→ QUOTED TEXT
* begin *
Let {X_K} and {Y_k} be two sequences of random variables, Y is a random
variable,
if X_K - Y_K --->0 in probability and Y_k ---> Y in distribution,
then X_k ---> Y in distribution?
若是正确的话,请问哪里能找到证明?
谢谢
B****n
发帖数: 11290
2
It can be proved using one of the equivalent definitions for convergence in
distribution.
Xk->Y is distribution if and only if ET(Xk)-ET(Y)->0 for any bounded
continuous function (E means expectation).
I think it is called something like Helly's Theorem.
|ET(Xk)-ET(Y)|<=|ET(Yk)-EY|+|ET(Yk)-ET(Xk)|
The first term on the right side converges to 0 due to the fact that Yk-Y in
distribution.
* end *
→ RAW DATA
* begin *
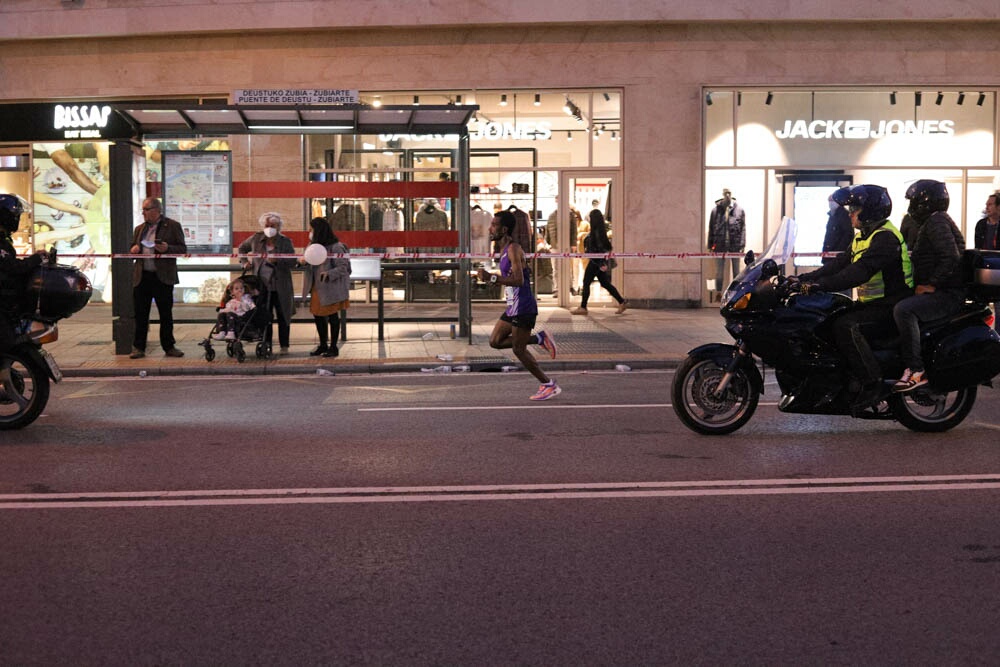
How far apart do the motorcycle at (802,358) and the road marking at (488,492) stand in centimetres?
138

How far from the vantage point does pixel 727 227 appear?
798 inches

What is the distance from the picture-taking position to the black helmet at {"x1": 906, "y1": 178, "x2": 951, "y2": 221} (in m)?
8.53

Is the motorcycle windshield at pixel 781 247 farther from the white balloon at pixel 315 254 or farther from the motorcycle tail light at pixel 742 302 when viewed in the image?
the white balloon at pixel 315 254

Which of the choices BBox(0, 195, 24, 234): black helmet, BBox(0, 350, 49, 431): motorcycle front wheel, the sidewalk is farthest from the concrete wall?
BBox(0, 350, 49, 431): motorcycle front wheel

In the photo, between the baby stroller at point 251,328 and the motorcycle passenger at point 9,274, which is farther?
the baby stroller at point 251,328

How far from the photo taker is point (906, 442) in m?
8.26

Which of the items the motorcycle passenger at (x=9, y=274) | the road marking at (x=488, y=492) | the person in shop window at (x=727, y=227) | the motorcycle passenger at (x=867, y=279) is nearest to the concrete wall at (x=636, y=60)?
the person in shop window at (x=727, y=227)

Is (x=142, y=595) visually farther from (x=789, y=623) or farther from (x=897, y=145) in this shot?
(x=897, y=145)

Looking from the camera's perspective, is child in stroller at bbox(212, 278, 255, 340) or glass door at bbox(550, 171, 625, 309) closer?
child in stroller at bbox(212, 278, 255, 340)

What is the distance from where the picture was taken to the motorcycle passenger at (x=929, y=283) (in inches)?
326

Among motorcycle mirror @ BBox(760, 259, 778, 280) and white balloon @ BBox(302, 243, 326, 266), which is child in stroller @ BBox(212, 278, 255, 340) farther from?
motorcycle mirror @ BBox(760, 259, 778, 280)

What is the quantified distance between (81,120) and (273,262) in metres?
8.78

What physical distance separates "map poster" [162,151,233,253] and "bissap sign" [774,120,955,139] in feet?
30.7

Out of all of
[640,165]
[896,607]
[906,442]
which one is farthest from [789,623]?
[640,165]
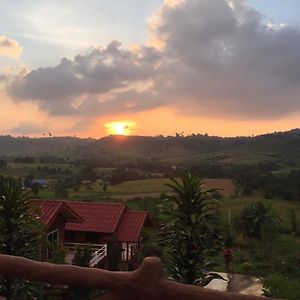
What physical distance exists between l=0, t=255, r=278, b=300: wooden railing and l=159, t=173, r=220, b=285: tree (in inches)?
219

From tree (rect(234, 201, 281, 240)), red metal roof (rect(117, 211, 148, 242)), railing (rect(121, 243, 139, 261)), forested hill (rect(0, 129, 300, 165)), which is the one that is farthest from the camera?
forested hill (rect(0, 129, 300, 165))

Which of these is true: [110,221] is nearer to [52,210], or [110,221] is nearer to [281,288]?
[52,210]

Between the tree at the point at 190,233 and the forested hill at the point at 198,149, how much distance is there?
9551 cm

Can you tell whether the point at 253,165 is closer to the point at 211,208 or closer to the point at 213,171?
the point at 213,171

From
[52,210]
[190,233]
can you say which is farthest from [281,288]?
[190,233]

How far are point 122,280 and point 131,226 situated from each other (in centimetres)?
2230

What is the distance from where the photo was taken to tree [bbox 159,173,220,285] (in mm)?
8203

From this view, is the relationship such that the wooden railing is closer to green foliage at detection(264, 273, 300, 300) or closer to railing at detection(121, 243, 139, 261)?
green foliage at detection(264, 273, 300, 300)

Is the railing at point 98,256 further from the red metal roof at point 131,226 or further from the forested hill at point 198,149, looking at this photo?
the forested hill at point 198,149

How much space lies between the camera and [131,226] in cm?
2459

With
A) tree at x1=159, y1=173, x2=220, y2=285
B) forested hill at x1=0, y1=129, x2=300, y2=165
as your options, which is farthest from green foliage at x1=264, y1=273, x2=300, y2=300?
forested hill at x1=0, y1=129, x2=300, y2=165

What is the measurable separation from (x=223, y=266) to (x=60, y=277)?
26.0 m

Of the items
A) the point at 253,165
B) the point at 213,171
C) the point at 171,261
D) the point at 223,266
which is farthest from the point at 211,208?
the point at 253,165

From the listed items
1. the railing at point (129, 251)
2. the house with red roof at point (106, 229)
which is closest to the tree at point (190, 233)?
the house with red roof at point (106, 229)
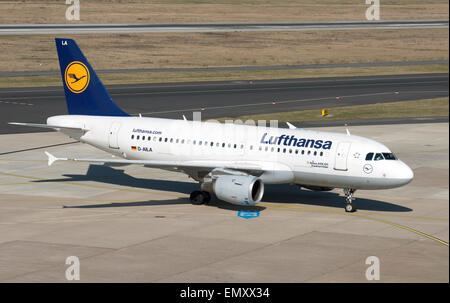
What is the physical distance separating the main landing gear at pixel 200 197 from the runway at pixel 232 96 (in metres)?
31.9

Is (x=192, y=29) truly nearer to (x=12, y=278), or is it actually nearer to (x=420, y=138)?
(x=420, y=138)

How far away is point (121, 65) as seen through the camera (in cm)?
12225

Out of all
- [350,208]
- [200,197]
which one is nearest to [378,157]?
[350,208]

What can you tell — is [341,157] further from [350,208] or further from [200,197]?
[200,197]

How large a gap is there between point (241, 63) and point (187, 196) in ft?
262

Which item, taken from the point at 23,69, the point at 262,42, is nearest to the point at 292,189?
the point at 23,69

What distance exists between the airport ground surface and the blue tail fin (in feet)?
17.0

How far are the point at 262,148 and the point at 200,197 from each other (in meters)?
4.93

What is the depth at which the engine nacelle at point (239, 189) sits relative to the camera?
146ft

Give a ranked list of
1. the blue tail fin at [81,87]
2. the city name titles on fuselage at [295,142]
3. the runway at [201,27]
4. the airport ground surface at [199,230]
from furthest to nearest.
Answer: the runway at [201,27]
the blue tail fin at [81,87]
the city name titles on fuselage at [295,142]
the airport ground surface at [199,230]

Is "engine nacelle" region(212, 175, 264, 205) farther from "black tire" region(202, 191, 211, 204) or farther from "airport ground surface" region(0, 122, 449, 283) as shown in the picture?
"black tire" region(202, 191, 211, 204)

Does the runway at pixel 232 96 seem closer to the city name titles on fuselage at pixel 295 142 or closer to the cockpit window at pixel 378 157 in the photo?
the city name titles on fuselage at pixel 295 142

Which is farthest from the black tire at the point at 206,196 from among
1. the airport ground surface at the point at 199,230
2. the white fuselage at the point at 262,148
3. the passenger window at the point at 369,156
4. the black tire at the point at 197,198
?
the passenger window at the point at 369,156

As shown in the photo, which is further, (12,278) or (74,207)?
(74,207)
* end *
→ JOB 1
In the thread on convergence in distribution, which two sequences and which single random variable does the opening question introduce?
→ JOB 2
Could you carry on the thread on convergence in distribution from its final sentence?

→ ANSWER 1
{X_K}, {Y_k}, and Y

→ ANSWER 2
The second term on the right side converges to 0 because Xk-Yk converges in
probability and T is a continuous bounded function.

【在 S*****i 的大作中提到】
: 各位老大,请帮忙看看这个结论对不对?
: Let {X_K} and {Y_k} be two sequences of random variables, Y is a random
: variable,
: if X_K - Y_K --->0 in probability and Y_k ---> Y in distribution,
: then X_k ---> Y in distribution?
: 若是正确的话,请问哪里能找到证明?
: 谢谢

S*****i
发帖数: 386
3
谢谢
1 (共1页)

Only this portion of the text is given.